New Mexico’s craft breweries are largely clustered in Albuquerque and Santa Fe, but there is some seriously good stuff being brewed elsewhere, and festivals make it easy for visitors to get a taste. Jackson tells me about Comanche Creek Brewing Company, a family-owned microbrewery set in a log cabin nestled at 8,500 feet in the Sangre de Cristo Mountains just outside of Eagle Nest. Those who make the trek are rewarded with stellar views from the patio and beers such as Homestead Amber Ale, which is made in the traditional German old style to give it a sweet maltiness and mellow hop flavor.

In Taos, Eske’s Brew Pub is known for its festive outdoor beer garden, live music and popular Green Chile Beer.
In Taos, Eske’s Brew Pub is known for its festive outdoor beer garden, live music and popular Green Chile Beer.

In Taos, Eske’s Brew Pub is housed in a nearly 100-year-old adobe home and has become known for its live music and Southwestern pub food — and for showcasing the state’s best craft beers alongside its own microbrews, including its popular Green Chile Beer. Road-trippers making the drive from Taos to Santa Fe are now making a point to stop at Blue Heron Brewery, which lies just 50 minutes north of Santa Fe along Highway 68 in Rinconada. Residents of Taos have been known to make the 20-minute drive just to refill growlers of the seasonal Autumn Sun, a light ale brewed with local hops, or the super smooth La Llorona Scottish ale. And then there’s Monastery of Christ in the Desert, a Benedictine monastery in the tiny town of Abiquiu near where Georgia O’ Keeffe once lived. The monks grow their hops to brew beers under the Abbey Beverage Company, which can be sampled in the on-site taproom.

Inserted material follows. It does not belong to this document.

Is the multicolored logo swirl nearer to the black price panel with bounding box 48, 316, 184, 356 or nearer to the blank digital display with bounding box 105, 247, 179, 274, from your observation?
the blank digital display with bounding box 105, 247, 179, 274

After a few days of brewery hopping, I can understand why my beer-nerd friends talk about New Mexico in whispers. Tasting the beers, talking to the brewers, you feel as if you’ve discovered a new beer frontier. There’s an energy and excitement in the craft beer community here that will only continue to grow, and I’m sure by my next visit at least a dozen new breweries will have popped up. For now, I can only savor one last pint of Marble’s Imperial Red and ponder how I’ll be able to get my hands on more of it when I get back home.